The origin of the weapon Jesse used in the school that caused the most casualties remains a mystery.

The police found a total of four guns on campus and at home. Jesse's gun permit had expired as early as 2024, and the guns he used were not the ones that the police had confiscated and returned at that time.

No accountability, no explanation, no answers.

There were only mountains of bouquets piled under the spruce tree at Tumbler Ridge, and candles shaking in the cold February wind.


(Residents commemorate the victims)

Outside the Tumbler Ridge Community Center, there is a spruce tree overlooking the entire school.

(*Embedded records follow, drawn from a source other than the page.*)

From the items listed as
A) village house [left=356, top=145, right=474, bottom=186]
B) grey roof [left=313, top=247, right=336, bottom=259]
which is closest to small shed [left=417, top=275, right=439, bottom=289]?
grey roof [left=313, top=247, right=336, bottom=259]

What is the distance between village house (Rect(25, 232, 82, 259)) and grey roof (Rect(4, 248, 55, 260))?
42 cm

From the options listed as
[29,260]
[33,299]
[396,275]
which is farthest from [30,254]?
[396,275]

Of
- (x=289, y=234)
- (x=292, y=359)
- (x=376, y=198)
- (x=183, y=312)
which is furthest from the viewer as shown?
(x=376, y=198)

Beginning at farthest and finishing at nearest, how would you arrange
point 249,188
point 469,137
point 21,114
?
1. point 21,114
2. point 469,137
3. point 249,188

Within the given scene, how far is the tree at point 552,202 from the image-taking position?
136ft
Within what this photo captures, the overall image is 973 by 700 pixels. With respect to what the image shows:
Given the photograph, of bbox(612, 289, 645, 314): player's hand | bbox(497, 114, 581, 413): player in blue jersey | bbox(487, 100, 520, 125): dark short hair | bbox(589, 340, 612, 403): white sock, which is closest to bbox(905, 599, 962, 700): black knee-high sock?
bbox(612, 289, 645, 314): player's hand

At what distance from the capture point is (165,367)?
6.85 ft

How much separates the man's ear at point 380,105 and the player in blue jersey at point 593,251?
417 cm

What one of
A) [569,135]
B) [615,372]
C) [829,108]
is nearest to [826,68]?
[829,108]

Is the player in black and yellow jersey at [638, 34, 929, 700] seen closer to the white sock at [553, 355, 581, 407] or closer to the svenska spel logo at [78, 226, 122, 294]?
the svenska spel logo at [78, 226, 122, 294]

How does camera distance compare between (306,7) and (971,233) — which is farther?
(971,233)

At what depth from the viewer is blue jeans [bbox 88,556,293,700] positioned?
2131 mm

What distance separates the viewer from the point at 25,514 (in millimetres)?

After the incident, the tree was filled with flowers, candles, teddy bears and photos of the children. At night, candles are lit in front of every house. Local grocery stores set out free coffee and cookies. The library is open all day.

Survivor Maya Gebala, 12, is still struggling at Vancouver Children's Hospital.

Temporary classrooms are being set up. The resumption date has not yet been determined. Premier Eby promised students would never be forced to return to the building.

In a school with only 191 students, every empty seat has a name, and every name has a family that is still crying.

The town that thought it didn't have to worry about crime is learning a cruel new word, survivor.